╭──
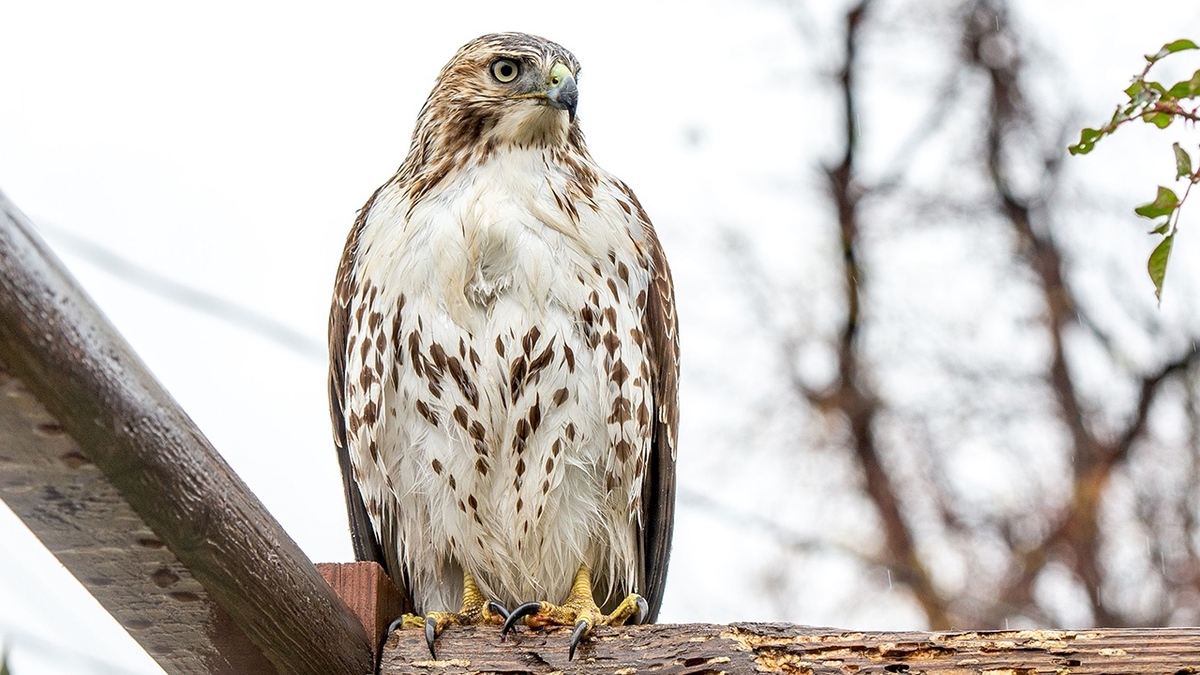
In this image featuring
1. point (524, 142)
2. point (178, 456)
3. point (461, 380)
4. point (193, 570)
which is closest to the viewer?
point (178, 456)

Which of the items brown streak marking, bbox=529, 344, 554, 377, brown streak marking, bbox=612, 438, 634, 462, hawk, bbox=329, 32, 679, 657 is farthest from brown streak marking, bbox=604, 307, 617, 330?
brown streak marking, bbox=612, 438, 634, 462

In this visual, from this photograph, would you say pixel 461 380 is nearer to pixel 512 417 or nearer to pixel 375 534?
pixel 512 417

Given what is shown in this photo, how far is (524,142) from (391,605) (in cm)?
127

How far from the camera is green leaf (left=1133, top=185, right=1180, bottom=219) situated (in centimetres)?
187

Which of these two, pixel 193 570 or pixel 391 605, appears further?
pixel 391 605

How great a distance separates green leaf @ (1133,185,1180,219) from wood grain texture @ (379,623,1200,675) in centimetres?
76

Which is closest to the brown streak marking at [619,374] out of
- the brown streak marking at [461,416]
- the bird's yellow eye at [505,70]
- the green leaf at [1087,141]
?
the brown streak marking at [461,416]

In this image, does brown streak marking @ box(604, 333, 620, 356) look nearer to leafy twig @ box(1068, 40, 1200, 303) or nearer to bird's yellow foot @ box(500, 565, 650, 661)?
bird's yellow foot @ box(500, 565, 650, 661)

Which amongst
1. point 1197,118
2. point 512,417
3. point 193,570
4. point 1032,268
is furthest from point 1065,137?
point 193,570

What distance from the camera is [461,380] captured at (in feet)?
9.98

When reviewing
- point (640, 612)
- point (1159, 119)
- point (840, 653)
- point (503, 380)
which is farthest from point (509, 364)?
point (1159, 119)

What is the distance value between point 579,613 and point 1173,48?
1.64 m

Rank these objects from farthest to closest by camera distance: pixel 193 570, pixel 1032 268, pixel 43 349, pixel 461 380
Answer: pixel 1032 268, pixel 461 380, pixel 193 570, pixel 43 349

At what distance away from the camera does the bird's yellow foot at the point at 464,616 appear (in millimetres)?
2479
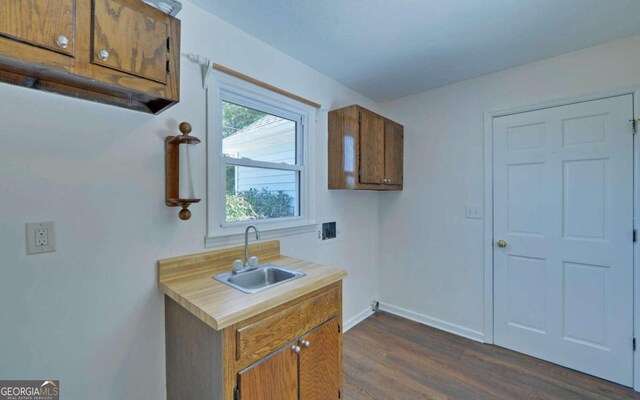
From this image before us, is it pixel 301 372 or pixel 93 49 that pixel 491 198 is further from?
pixel 93 49

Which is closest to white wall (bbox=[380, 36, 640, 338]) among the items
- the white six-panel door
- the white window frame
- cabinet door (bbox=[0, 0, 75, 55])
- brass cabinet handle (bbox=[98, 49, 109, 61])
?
the white six-panel door

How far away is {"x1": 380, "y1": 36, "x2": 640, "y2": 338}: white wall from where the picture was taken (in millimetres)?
2209

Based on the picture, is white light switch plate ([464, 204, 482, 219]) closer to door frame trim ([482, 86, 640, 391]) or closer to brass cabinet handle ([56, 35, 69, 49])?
door frame trim ([482, 86, 640, 391])

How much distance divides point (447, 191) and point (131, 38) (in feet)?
8.60

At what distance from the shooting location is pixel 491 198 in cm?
241

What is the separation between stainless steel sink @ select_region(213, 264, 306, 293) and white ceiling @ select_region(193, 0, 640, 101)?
1.55 meters

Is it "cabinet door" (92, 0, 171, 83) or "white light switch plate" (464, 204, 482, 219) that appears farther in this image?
"white light switch plate" (464, 204, 482, 219)

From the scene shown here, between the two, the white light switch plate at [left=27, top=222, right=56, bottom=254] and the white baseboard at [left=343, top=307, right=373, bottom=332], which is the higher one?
the white light switch plate at [left=27, top=222, right=56, bottom=254]

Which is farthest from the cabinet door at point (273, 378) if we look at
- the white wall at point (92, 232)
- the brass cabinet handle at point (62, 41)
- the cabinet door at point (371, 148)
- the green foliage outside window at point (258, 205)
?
the cabinet door at point (371, 148)

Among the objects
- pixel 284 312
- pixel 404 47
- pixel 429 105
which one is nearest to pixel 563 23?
pixel 404 47

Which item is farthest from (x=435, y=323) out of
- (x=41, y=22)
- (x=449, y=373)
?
(x=41, y=22)

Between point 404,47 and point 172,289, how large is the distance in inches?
84.5

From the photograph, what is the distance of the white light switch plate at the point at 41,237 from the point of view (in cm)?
108

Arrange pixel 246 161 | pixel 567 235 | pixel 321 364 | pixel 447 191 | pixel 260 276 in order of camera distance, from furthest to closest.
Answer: pixel 447 191, pixel 567 235, pixel 246 161, pixel 260 276, pixel 321 364
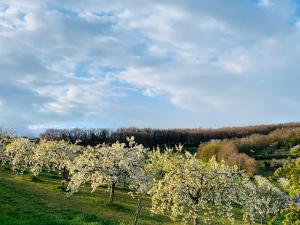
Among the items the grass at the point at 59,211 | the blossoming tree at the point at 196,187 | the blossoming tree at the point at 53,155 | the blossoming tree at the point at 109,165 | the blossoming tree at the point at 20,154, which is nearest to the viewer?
the grass at the point at 59,211

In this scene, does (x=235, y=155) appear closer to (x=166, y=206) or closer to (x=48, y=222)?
(x=166, y=206)

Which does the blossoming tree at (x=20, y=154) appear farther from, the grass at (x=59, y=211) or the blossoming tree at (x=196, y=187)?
the blossoming tree at (x=196, y=187)

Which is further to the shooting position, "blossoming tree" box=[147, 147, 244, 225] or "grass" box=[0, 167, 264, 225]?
"blossoming tree" box=[147, 147, 244, 225]

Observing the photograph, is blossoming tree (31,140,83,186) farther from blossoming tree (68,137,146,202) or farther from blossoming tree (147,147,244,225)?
╰──
:: Written instruction ::
Make an exact copy of all entries above, dropping the images.

:: Exercise solution ::
In this image featuring
1. point (524, 142)
2. point (178, 456)
3. point (461, 380)
4. point (193, 570)
which is closest to the viewer?
point (178, 456)

Which of the items brown streak marking, bbox=529, 344, 554, 377, brown streak marking, bbox=612, 438, 634, 462, hawk, bbox=329, 32, 679, 657 is farthest from brown streak marking, bbox=604, 307, 617, 330?
brown streak marking, bbox=612, 438, 634, 462

In this visual, from this photograph, would you say pixel 461 380 is nearer to pixel 512 417 or nearer to pixel 375 534?
pixel 512 417

Given what is shown in this photo, how far is (524,142) from (391,605) (in cm)?
127

How far from the camera is green leaf (left=1133, top=185, right=1180, bottom=219) situated (in centimetres)?
187

Which of these two, pixel 193 570 or pixel 391 605, appears further?
pixel 391 605

How great a distance separates green leaf @ (1133,185,1180,219) from wood grain texture @ (379,623,1200,675) in centimetres?
76

Which is closest to the brown streak marking at [619,374] out of
- the brown streak marking at [461,416]
- the bird's yellow eye at [505,70]
- the green leaf at [1087,141]
?
the brown streak marking at [461,416]

In this image, does brown streak marking @ box(604, 333, 620, 356) look nearer to leafy twig @ box(1068, 40, 1200, 303) or nearer to bird's yellow foot @ box(500, 565, 650, 661)?
bird's yellow foot @ box(500, 565, 650, 661)

Which amongst
1. point 1197,118
2. point 512,417
3. point 193,570
4. point 1032,268
is furthest from point 1065,137?
point 193,570

What distance from the camera is [461,380] captured at (in feet)?
9.98

When reviewing
- point (640, 612)
- point (1159, 119)
- point (840, 653)
- point (503, 380)
which is farthest from point (509, 364)?
point (1159, 119)

What is the distance value between point 579,613 and point 1173,48?
1.64 m

Rank these objects from farthest to closest by camera distance: pixel 193 570, pixel 1032 268, pixel 43 349, pixel 461 380
Answer: pixel 1032 268, pixel 461 380, pixel 193 570, pixel 43 349

At what distance away from the camera does the bird's yellow foot at the point at 464,616 appear (in millimetres)?
2479
From this image before us, is it pixel 301 372 or pixel 93 49 that pixel 491 198 is further from?
pixel 93 49

Which is closest to white wall (bbox=[380, 36, 640, 338]) among the items
- the white six-panel door
- the white window frame
- cabinet door (bbox=[0, 0, 75, 55])
- brass cabinet handle (bbox=[98, 49, 109, 61])
?
the white six-panel door

How far away is {"x1": 380, "y1": 36, "x2": 640, "y2": 338}: white wall from where the picture was taken (in millimetres)?
2209

Based on the picture, is white light switch plate ([464, 204, 482, 219]) closer to door frame trim ([482, 86, 640, 391]) or closer to brass cabinet handle ([56, 35, 69, 49])?
door frame trim ([482, 86, 640, 391])

How much distance divides point (447, 191) and point (131, 38) (in feet)?
8.60

At what distance from the shooting location is pixel 491 198 in cm?
241

What is the separation between stainless steel sink @ select_region(213, 264, 306, 293) and white ceiling @ select_region(193, 0, 640, 101)?
1.55 meters

Is it "cabinet door" (92, 0, 171, 83) or "white light switch plate" (464, 204, 482, 219) that appears farther in this image?
"white light switch plate" (464, 204, 482, 219)

From the scene shown here, between the two, the white light switch plate at [left=27, top=222, right=56, bottom=254] and the white baseboard at [left=343, top=307, right=373, bottom=332], which is the higher one?
the white light switch plate at [left=27, top=222, right=56, bottom=254]

Which is farthest from the cabinet door at point (273, 378) if we look at
- the white wall at point (92, 232)
- the brass cabinet handle at point (62, 41)
- the cabinet door at point (371, 148)
- the green foliage outside window at point (258, 205)
?
the cabinet door at point (371, 148)

Among the objects
- pixel 284 312
- pixel 404 47
- pixel 429 105
which one is nearest to pixel 563 23?
pixel 404 47

Which item is farthest from (x=435, y=323) out of
- (x=41, y=22)
- (x=449, y=373)
?
(x=41, y=22)

Between point 404,47 and point 172,289, how large is the distance in inches?
84.5

From the photograph, what is the distance of the white light switch plate at the point at 41,237 from the point of view (in cm)?
108

Arrange pixel 246 161 | pixel 567 235 | pixel 321 364 | pixel 447 191 | pixel 260 276 in order of camera distance, from furthest to closest.
Answer: pixel 447 191, pixel 567 235, pixel 246 161, pixel 260 276, pixel 321 364
Among the items the grass at the point at 59,211 | the blossoming tree at the point at 196,187 | the blossoming tree at the point at 53,155 | the blossoming tree at the point at 109,165 | the blossoming tree at the point at 20,154, which is nearest to the viewer?
the grass at the point at 59,211

In this scene, does (x=235, y=155) appear closer to (x=166, y=206) or closer to (x=48, y=222)?
(x=166, y=206)

Which does the blossoming tree at (x=20, y=154) appear farther from, the grass at (x=59, y=211) or the blossoming tree at (x=196, y=187)?
the blossoming tree at (x=196, y=187)

Which is further to the shooting position, "blossoming tree" box=[147, 147, 244, 225] or "grass" box=[0, 167, 264, 225]?
"blossoming tree" box=[147, 147, 244, 225]

Observing the photograph, is blossoming tree (31,140,83,186) farther from blossoming tree (68,137,146,202) or farther from blossoming tree (147,147,244,225)?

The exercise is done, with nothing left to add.